-- START OF SUPPLIED PASSAGE --

Reputation: 691
I want to delete any multiple occurrences of strings in a text file, leaving only the first instance.
Starting point:
<topichead navtitle="AAAA"><topicref href="____"/></topichead>
<topichead navtitle="AAAA"><topicref href="____"/></topichead>
<topichead navtitle="AAAA"><topicref href="____"/></topichead>
<topichead navtitle="AAAA"><topicref href="____"/></topichead>
<topichead navtitle="BBBB"><topicref href="____"/></topichead>
<topichead navtitle="BBBB"><topicref href="____"/></topichead>
<topichead navtitle="BBBB"><topicref href="____"/></topichead>
<topichead navtitle="CCCC"><topicref href="____"/></topichead>
<topichead navtitle="CCCC"><topicref href="____"/></topichead>
<topichead navtitle="CCCC"><topicref href="____"/></topichead>
<topichead navtitle="CCCC"><topicref href="____"/></topichead>
<topichead navtitle="CCCC"><topicref href="____"/></topichead>
Desired result:
<topichead navtitle="AAAA"><topicref href="____"/></topichead>
<topicref href="____"/></topichead>
<topicref href="____"/></topichead>
<topicref href="____"/></topichead>
<topichead navtitle="BBBB"><topicref href="____"/></topichead>
<topicref href="____"/></topichead>
<topicref href="____"/></topichead>
<topichead navtitle="CCCC"><topicref href="____"/></topichead>
<topicref href="____"/></topichead>
<topicref href="____"/></topichead>
<topicref href="____"/></topichead>
<topicref href="____"/></topichead>
I'll have to get rid of most of the instances of </topichead>
after that, but I once I get the first part, those will be easy to match and delete
So based on something I saw on this page, I wrote this:
<replaceregexp byline="false" flags="g">
<regexp pattern="(<topichead.*>)(r?\n\1)+"/>
<substitution expression="/1"/>
<fileset dir=".">
<include name="*.txt"/>
</fileset>
</replaceregexp>
However it's not working. As a test, if I delete (r?\n\1)+
from the regexp pattern and just match all instances of (<topichead.*>)
and simply replace it with XXX or whatever, that works. So I know things are linked up correctly. I've also tried just (\1)+
for that second group, but nothing is working so far for the goal above. Any ideas welcome.

-- END OF SUPPLIED PASSAGE --
-- START OF GIVEN DATA --

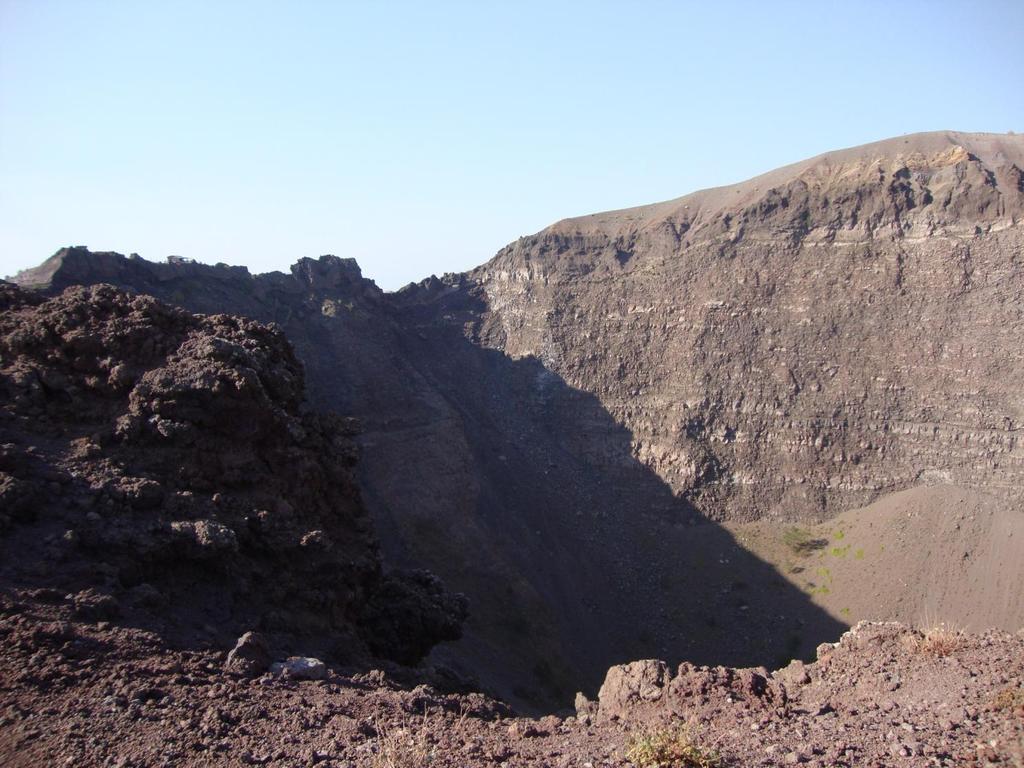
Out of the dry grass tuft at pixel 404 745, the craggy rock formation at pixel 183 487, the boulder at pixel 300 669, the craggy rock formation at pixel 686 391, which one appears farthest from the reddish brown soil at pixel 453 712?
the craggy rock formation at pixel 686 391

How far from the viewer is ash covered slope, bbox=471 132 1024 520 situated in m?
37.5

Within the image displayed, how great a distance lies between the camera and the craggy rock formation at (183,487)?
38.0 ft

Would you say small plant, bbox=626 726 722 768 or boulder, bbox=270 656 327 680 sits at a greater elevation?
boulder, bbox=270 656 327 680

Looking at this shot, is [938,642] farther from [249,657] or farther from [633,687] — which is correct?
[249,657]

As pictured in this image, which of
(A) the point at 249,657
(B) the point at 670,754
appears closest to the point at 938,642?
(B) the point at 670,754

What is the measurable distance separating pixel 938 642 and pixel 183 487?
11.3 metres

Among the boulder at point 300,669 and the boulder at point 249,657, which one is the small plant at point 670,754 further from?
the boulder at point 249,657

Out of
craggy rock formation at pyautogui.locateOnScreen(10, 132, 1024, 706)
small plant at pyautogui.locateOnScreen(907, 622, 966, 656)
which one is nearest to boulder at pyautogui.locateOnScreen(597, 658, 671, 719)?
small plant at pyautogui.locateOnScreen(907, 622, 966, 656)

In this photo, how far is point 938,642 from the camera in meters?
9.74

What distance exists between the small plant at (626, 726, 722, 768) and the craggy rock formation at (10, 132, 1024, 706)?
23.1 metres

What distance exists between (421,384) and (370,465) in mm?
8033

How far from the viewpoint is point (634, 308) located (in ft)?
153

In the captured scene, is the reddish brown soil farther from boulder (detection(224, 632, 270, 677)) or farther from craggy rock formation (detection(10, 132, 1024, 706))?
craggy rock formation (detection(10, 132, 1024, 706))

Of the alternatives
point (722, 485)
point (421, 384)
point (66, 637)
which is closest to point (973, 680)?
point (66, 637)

-- END OF GIVEN DATA --

### TASK 1
In the forum post, the block of markup that opens with "<replaceregexp byline="false" flags="g">" contains several elements. List the name of each distinct element in that block.
### TASK 2
Print the part of the forum post from "and simply replace" to "Any ideas welcome.", unchanged.

### CORRECT RESPONSE 1
replaceregexp, regexp, substitution, fileset, include

### CORRECT RESPONSE 2
and simply replace it with XXX or whatever, that works. So I know things are linked up correctly. I've also tried just (\1)+
for that second group, but nothing is working so far for the goal above. Any ideas welcome.